## PAGE EXCERPT
_____
This event was planned, not as a celebration of me, but as a
reawakening of interest in the law school. As it happened, our school
is located in the home city of that year’s president-elect of the
American Bar Association.
He came. The
incumbent president of the state bar, many members of the state
bar’s board of governors, and its executive director attended. Jurists from state and
federal courts in our state were present. Leading members of the bar
who are not alumni of our law school accepted invitations to
attend.
Those who were invited to speak at the installation
illustrated, through their careers (which were reviewed as they were
introduced) as well as their words how legal academics contribute
not only to the training of future lawyers, but also to the well
being of the legal profession and improvement of law and legal
institutions. One was
James P. White, then the ABA
’s consultant on legal education. Another was David Ruder,
whose 40-plus year academic career, including a period as dean of
the law school I had attended, was interrupted by a term as Chairman
of the SEC. There was
also Victor Rosenblum, a past president of the AALS, who had a long
record of influential service on the Administrative Conference of
the United States
and whose book, The Making of a Public
Profession (with Frances Zemans) presaged the MacCrate Report’s
articulation of the law school/legal profession “continuum.”[iv]
The immediate
past-president of the state bar (who had appointed me, when I was a
professor, to some important committees) also spoke. Each speaker
touched on the importance of fostering a close and mutually
respectful relationship between the law schools and the
profession.
_____
## SUPPLIED MATERIAL
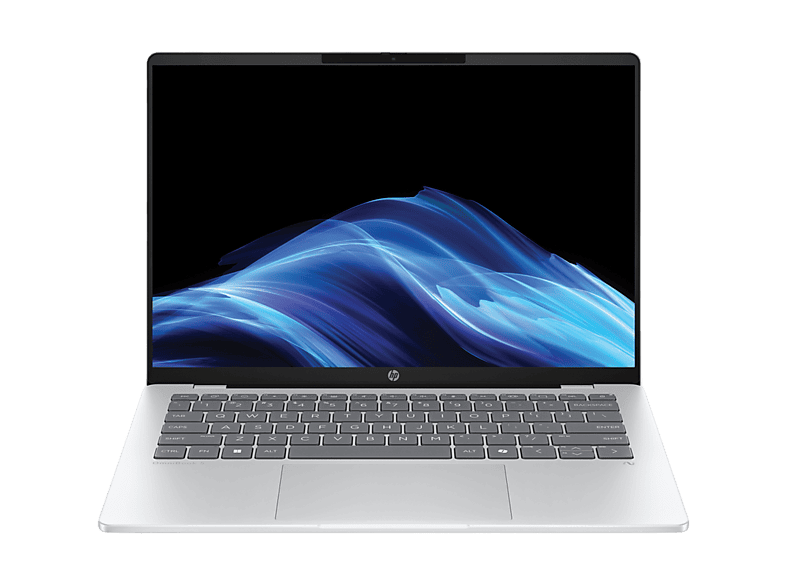 Portátil - HP OmniBook 5 NGAI 14-he0001ns Copilot+PC, 14" 2K OLED, Qualcomm Snapdragon X Plus X1P-42-100 45 TOPS, 32GB RAM, 1TB SSD, W11H, Plata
_____
## LIST OF TASKS
1. In the law school installation excerpt, what post interrupted David Ruder's academic career?
2. Echo the law school installation excerpt, everything from "This event was" down to "American Bar Association.".

## TASK-BY-TASK OUTPUTS
1. A term as Chairman of the SEC.

2.
This event was planned, not as a celebration of me, but as a
reawakening of interest in the law school. As it happened, our school
is located in the home city of that year’s president-elect of the
American Bar Association.